**Problems to solve:**
- 1) Please edit the listing from the line containing "Is [331,430] further" down through the end of the listing: replace "tree trunk" with "log" and keep everything else as it is.
- 2) Pick up the forum post about wanting only one child where it stops and keep writing it.

# I think I only want one child...long post, sorry



## flyingmonkey (Jul 25, 2011)

Hi Everyone,

I'm new to this forum, and I came here to try to get some new perspectives...

A little about me...I'm 29, married for almost a year but we've been together 7 years and living together for 3. 

When we started dating we were turning 22, and at that time the thought of kids seemed a million years away. Early in our relationship we talked about how many kids we wanted, and we both thought 2 was a good number. 

I've never been the girl who wanted to grow up and have kids. I've always waited for that maternal feeling to come to me, and although recently I've started to feel warmer towards children and the idea of having children, it still isn't something I'm yearning for. I don't know what my defect is, but for some reason when I think about kids, I think about the sacrifices I'll have to make in my career, personal life, marriage, finances...and that all this is doubled with more than one child.

Anyway, I do know that I want one child at least. And that I want to start trying soon although I'm scared to death of how life will change. If anyone has advice to offer me by the end of this, please don't tell me to wait longer...I feel I'm about as ready as I'll ever be at this point and every year that goes by is another year between myself and my future child. My parents were 16 when they had me, so I've enjoyed the blessings of having young parents and young grandparents. Knowing my future kid won't know what this is like is hard for me, and I want to try to be around for my child as long as I possibly can-- which means the longer I wait, the less time I'll have for my child.

**Records of scene-based questions:**
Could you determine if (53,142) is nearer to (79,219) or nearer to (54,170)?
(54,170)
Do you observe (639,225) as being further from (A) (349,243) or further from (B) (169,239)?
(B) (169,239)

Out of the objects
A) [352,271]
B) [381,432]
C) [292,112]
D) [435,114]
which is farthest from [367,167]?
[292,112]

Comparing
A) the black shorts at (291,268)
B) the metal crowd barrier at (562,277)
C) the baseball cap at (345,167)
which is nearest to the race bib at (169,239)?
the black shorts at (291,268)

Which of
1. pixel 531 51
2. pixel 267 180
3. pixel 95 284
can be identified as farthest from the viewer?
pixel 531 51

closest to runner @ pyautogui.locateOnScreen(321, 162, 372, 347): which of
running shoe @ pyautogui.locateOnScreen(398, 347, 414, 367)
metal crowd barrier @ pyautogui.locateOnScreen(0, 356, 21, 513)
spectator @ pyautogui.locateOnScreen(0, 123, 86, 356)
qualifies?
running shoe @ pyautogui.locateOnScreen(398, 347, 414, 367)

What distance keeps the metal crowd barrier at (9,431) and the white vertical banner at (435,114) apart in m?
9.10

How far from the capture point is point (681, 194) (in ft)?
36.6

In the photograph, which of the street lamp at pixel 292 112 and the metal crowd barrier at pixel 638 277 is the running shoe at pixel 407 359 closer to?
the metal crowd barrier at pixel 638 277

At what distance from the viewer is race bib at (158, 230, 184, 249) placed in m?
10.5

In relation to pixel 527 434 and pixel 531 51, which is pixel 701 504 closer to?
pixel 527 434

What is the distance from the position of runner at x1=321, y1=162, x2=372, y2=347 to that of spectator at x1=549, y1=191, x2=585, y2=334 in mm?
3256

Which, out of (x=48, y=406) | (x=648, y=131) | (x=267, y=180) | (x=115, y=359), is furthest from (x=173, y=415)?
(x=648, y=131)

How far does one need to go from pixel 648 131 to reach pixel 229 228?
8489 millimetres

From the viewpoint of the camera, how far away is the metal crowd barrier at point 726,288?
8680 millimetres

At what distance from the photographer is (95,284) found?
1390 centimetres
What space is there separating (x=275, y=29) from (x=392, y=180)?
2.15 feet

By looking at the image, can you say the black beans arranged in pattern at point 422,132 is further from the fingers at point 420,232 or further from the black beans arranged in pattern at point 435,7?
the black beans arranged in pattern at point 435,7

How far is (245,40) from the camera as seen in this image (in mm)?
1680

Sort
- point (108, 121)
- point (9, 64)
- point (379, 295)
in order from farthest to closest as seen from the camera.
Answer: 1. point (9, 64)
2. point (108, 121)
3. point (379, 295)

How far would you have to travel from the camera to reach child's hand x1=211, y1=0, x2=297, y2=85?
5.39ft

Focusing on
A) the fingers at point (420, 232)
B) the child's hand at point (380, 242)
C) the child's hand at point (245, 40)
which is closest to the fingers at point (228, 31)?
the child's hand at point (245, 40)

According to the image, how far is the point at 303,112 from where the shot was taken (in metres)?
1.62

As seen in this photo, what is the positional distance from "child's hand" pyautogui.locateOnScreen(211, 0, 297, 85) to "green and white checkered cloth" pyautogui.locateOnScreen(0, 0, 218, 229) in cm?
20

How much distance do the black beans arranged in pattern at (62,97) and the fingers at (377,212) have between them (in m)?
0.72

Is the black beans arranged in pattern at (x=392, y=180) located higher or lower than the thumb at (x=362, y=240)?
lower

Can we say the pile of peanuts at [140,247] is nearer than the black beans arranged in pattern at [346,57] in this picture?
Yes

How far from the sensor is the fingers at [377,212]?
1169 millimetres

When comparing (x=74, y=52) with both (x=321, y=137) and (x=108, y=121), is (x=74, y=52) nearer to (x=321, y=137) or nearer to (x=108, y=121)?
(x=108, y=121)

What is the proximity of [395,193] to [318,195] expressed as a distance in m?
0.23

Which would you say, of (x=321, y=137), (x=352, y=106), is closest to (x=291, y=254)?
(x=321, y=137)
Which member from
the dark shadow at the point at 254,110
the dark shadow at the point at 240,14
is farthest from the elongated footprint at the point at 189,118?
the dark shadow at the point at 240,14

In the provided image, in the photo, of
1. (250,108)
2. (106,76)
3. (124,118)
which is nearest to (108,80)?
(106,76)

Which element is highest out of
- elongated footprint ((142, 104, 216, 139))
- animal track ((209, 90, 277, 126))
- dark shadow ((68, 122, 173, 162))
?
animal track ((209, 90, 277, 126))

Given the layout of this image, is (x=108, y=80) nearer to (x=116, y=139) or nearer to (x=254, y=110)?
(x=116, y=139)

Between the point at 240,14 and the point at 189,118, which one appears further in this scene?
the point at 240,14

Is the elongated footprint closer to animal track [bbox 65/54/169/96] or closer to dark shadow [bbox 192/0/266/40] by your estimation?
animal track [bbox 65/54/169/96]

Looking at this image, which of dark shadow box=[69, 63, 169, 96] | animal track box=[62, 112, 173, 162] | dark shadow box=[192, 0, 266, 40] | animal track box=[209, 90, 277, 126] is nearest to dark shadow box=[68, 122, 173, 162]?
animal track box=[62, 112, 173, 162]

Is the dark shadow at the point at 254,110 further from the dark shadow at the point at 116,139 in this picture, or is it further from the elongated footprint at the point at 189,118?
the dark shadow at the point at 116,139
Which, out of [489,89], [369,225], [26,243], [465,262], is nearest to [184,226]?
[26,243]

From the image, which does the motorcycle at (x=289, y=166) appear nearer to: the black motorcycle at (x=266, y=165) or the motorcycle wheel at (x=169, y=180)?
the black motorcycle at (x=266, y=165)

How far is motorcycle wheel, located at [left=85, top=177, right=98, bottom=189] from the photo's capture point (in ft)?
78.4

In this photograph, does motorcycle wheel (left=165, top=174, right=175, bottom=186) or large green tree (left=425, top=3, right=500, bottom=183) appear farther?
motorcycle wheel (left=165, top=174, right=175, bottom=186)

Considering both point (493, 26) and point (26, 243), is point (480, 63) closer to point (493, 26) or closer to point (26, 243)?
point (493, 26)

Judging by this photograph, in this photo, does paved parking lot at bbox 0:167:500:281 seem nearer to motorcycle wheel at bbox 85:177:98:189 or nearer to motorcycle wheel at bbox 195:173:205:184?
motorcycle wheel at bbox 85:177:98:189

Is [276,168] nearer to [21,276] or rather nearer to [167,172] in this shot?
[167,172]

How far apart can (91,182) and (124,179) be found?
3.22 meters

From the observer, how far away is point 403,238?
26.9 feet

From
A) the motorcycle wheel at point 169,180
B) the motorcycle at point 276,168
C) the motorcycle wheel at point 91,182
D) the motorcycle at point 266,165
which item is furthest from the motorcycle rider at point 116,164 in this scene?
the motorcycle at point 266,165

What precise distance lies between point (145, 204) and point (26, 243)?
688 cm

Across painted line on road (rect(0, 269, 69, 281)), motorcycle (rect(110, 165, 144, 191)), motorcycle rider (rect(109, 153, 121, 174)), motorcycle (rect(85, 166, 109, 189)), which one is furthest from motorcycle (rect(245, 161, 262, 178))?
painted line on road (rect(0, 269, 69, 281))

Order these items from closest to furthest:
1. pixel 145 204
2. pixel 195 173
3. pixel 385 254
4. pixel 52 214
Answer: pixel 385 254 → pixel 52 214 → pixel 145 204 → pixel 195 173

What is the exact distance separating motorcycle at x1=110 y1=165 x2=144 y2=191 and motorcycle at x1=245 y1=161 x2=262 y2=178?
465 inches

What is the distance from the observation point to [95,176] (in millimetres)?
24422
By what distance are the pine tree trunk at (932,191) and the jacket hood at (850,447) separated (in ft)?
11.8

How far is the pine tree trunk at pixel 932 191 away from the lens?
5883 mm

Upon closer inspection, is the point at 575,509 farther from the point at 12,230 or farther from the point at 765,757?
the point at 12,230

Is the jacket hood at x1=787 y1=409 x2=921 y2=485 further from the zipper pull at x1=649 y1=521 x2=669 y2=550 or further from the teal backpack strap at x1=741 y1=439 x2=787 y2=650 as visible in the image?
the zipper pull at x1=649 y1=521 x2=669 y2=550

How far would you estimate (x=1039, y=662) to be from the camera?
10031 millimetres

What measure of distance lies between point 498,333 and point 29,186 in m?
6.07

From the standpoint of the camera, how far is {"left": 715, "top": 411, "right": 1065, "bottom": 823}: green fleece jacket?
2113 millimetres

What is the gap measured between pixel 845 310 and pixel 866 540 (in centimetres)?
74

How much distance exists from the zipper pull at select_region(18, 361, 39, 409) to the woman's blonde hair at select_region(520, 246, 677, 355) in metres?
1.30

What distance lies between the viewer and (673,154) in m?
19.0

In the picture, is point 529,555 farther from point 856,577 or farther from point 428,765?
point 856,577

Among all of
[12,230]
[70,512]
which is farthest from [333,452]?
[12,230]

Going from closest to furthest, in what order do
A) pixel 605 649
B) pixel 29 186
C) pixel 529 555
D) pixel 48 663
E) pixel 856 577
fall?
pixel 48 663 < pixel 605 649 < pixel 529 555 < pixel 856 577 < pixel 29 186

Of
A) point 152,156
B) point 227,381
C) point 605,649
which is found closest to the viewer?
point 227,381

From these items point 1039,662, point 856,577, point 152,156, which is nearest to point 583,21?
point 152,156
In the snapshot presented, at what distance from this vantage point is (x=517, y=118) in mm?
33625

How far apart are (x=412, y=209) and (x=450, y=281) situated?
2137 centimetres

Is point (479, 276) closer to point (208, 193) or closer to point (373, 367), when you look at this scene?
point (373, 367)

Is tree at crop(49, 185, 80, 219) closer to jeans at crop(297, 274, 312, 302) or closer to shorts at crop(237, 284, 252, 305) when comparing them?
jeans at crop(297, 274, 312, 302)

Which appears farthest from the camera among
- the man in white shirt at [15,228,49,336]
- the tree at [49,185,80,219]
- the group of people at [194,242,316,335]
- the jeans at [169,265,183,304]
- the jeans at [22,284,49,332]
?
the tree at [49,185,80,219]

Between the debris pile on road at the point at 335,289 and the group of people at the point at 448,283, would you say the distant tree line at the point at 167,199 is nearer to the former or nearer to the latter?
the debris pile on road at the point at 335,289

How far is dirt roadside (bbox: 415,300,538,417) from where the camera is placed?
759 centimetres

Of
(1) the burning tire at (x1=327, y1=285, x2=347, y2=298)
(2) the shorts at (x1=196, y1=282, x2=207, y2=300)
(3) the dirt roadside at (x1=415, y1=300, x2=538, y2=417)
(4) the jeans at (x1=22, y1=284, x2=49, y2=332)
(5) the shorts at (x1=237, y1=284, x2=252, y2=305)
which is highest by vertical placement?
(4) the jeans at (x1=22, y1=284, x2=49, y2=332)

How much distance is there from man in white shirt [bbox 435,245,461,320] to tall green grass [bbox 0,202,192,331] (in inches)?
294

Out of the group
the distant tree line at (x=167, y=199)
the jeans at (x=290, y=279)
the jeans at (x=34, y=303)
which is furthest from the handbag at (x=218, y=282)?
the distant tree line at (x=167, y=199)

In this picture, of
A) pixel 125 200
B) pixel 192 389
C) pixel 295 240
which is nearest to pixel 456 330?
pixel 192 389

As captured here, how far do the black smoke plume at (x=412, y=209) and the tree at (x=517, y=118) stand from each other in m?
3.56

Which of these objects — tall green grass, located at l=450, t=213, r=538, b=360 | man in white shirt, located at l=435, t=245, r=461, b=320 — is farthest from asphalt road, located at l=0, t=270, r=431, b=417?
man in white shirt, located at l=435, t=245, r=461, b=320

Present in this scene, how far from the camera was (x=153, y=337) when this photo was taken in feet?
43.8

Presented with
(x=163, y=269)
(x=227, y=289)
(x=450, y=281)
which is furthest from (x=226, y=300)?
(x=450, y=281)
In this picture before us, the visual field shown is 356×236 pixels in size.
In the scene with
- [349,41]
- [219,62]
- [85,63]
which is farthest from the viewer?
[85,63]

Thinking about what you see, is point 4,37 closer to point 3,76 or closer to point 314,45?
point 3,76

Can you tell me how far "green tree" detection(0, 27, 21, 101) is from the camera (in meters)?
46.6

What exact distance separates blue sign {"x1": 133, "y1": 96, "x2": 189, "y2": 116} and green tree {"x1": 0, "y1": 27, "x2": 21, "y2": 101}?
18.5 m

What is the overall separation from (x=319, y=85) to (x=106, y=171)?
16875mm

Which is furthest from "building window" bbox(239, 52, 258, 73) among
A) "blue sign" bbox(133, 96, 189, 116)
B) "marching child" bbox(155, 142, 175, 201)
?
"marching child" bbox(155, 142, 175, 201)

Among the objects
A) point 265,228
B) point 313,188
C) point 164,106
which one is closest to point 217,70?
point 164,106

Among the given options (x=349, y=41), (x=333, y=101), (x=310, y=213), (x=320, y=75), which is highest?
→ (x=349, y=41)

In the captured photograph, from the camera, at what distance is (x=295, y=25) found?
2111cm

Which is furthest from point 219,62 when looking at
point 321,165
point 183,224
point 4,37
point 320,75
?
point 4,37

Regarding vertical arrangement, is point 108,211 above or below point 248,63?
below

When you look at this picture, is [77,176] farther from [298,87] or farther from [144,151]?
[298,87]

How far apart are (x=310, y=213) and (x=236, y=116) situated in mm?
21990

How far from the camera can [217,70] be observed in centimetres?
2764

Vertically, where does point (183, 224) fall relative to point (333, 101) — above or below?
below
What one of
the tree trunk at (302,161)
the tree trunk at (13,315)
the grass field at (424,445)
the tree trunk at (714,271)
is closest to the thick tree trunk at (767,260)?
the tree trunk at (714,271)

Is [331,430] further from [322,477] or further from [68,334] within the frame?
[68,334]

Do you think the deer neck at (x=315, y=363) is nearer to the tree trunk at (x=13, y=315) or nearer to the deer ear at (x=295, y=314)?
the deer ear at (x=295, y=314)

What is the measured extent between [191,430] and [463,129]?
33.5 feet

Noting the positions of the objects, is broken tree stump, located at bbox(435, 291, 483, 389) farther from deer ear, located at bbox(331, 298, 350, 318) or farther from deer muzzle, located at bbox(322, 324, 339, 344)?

**Task-by-task results:**
- 1)
Is [331,430] further from [322,477] or further from [68,334] within the frame?
[68,334]

Do you think the deer neck at (x=315, y=363) is nearer to the log at (x=13, y=315) or nearer to the deer ear at (x=295, y=314)?
the deer ear at (x=295, y=314)

What is the measured extent between [191,430] and [463,129]?
33.5 feet

Noting the positions of the objects, is broken tree stump, located at bbox(435, 291, 483, 389) farther from deer ear, located at bbox(331, 298, 350, 318) or farther from deer muzzle, located at bbox(322, 324, 339, 344)?

- 2)
So I guess my real problem right now is that my husband and I disagree on how many children to have. I am comfortable with the thought of one, and would be willing to have two depending on how long it takes to conceive the first, and how I adjust to one child. He is set on having two, and although he has agreed to see how the first one goes, I feel it's a reluctant agreement and that I'm disappointing him with how I feel. We had one terrible fight during our engagement where he told me that he "went into this thinking we'd have 2 kids", and although we talked that out, I still hear those words and feel terrible about myself and resentful to him too.

On top of it, when people ask me about kids I tell them honestly that I feel I might only want one...and inevitably I get the lectures about how I don't really only want one and that I'll change my mind once I have one, and that I'd never do that to my child because every child needs a sibling. I end up feeling like I'm a bad mother and I don't even have a kid yet. I have brothers and love them more than life, and that definitely makes me sometimes think I'll have 2 kids whether I want to or not...But I'm so sick and tired of the judgements from people, and people telling me how many kids are right for me. I don't know what it's like to have one child...How do I know that I want two and what makes everyone else an expert on what I want when I don't even know for sure??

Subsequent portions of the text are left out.